▶ [Aim 1] In the description of Scott Nicolay's collection below, how many tales does the book contain?
▶ [Aim 2] Carry on the description of Scott Nicolay's collection below, picking up after its last sentence.

▶ [Reading text]
--- begin ---

From World Fantasy Award-winning author Scott Nicolay comes And at My Back I Always Hear, a new collection of eight tales of the macabre and the uncanny.
“[Nicolay’s] perspective is always outsider-identified, entirely concerned with characters who refuse to settle, both literally and figuratively; his protagonists often hover on a knife’s edge, caught in some sadly inescapable moment of realization. They’ve failed and been failed, left discarded amongst the wreckage of systemic inequity. And now that they have nothing left to cling to, their inner eye pops open, suddenly able to see the darkness lurking inherent in every crevice, the emptiness revolving inside every atom.” —from the introduction by Gemma Files
Cover Art by David Verba Cover Design by Michaela Waltz
There is nothing greater to me than discovering an author you've never heard of, who writes this damned well. These weird fiction novellas are intricate, detailed, whole little worlds, and yet told with so few characters in each story. I read the whole collection in one day, and I think even if it had 200 or even 300 more pages, I still would have read this in one day. It's that engaging.
Scott Nicolay uses words not like blunt instruments, but a scapel.
Tenebriondae is where a hobo enters a world of ligottiesqe nightmare.
Noctuidae. A hike into the mountains turns into a game of survival for a woman between two types of monsters. One worse than the other.
The Croaker. Local legend up there with Ramsey Campbell’s Macintosh Willy or Clive Barkers The Forbidden but with Mr. Nicolay’s creative twist. The past catches up to us, not just psychologically but physically.

--- end ---

▶ [Listed entries]
--- begin ---

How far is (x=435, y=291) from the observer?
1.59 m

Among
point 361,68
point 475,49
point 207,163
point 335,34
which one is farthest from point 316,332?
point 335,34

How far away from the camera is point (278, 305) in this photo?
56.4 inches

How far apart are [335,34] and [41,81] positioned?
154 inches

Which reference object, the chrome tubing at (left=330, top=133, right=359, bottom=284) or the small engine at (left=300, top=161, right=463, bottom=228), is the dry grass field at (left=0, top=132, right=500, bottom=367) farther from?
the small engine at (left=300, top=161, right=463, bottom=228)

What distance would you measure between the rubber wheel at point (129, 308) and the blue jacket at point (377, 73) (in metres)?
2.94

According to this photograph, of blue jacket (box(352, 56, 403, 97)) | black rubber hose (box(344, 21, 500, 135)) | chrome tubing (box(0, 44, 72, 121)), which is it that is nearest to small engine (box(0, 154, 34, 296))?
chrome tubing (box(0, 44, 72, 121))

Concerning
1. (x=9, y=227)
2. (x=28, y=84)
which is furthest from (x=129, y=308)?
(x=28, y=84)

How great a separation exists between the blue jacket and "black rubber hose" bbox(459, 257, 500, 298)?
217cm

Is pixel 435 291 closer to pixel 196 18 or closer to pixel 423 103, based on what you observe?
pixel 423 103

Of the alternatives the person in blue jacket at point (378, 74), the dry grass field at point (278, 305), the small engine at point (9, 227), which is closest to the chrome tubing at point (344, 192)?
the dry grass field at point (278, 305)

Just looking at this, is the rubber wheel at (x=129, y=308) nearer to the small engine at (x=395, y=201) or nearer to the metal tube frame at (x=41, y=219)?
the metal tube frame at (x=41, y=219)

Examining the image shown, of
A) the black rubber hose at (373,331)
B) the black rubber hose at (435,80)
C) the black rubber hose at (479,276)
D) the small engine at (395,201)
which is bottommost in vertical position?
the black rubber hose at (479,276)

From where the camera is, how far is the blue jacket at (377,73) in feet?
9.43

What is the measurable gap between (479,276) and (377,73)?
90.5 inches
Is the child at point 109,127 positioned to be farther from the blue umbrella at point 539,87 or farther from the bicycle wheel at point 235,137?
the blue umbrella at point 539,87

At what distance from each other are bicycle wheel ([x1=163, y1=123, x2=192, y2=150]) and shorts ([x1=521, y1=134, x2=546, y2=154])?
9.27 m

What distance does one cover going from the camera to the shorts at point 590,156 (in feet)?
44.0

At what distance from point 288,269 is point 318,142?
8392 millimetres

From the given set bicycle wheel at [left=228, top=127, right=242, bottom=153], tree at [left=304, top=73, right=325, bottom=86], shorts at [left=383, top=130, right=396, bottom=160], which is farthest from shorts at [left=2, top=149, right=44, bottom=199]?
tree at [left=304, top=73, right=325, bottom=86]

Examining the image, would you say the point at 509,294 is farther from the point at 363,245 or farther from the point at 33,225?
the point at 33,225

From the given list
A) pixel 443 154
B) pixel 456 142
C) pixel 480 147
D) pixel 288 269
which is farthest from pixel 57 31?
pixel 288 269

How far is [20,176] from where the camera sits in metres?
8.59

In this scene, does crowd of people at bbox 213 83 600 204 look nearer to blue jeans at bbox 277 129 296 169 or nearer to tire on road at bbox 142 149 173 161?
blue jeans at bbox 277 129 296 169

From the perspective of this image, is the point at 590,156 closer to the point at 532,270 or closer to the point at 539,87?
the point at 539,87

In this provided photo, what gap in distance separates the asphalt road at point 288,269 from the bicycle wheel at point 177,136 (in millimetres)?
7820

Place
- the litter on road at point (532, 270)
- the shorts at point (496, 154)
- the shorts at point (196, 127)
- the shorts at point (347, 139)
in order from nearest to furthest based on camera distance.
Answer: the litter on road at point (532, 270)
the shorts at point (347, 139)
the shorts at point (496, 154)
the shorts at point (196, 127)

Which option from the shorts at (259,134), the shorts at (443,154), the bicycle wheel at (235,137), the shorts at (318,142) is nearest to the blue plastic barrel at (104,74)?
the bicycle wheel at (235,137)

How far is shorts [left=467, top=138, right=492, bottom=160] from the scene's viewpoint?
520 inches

--- end ---

▶ [Task response 1] Eight.

▶ [Task response 2]
After. A survival story of a battered housewife on the run to her Jersey home after hurricane Sandy and the unlikely (or otherworldly) occupant that inhabits it. Scott Nicolay takes a devastating time when Sandy hit the Northeastern United States and weaves a tale to make it seem like you are there in the aftermath.
lók’aa’ch’égai mountain journal The land writes itself if you just hold the pen. I see a Joe Pulver influence here in this epistolary told tale.
The Anodizing Line. Picture if J.D. Salinger wrote a Weird Tale and you will have an inkling of what this is like. Short on context and no questions answered, but high on chills and weirdness.
The Green Eye A short fantastic treat with an anecdote into the past and creation of this story that is a coming of age sort of tale.
The Always Rising of the Night is a novella where New Age cultism meets Cosmic Horror.
Mr. Nicolay is paving a new way into the Weird Tale and it is best to follow him. You will like where it leads.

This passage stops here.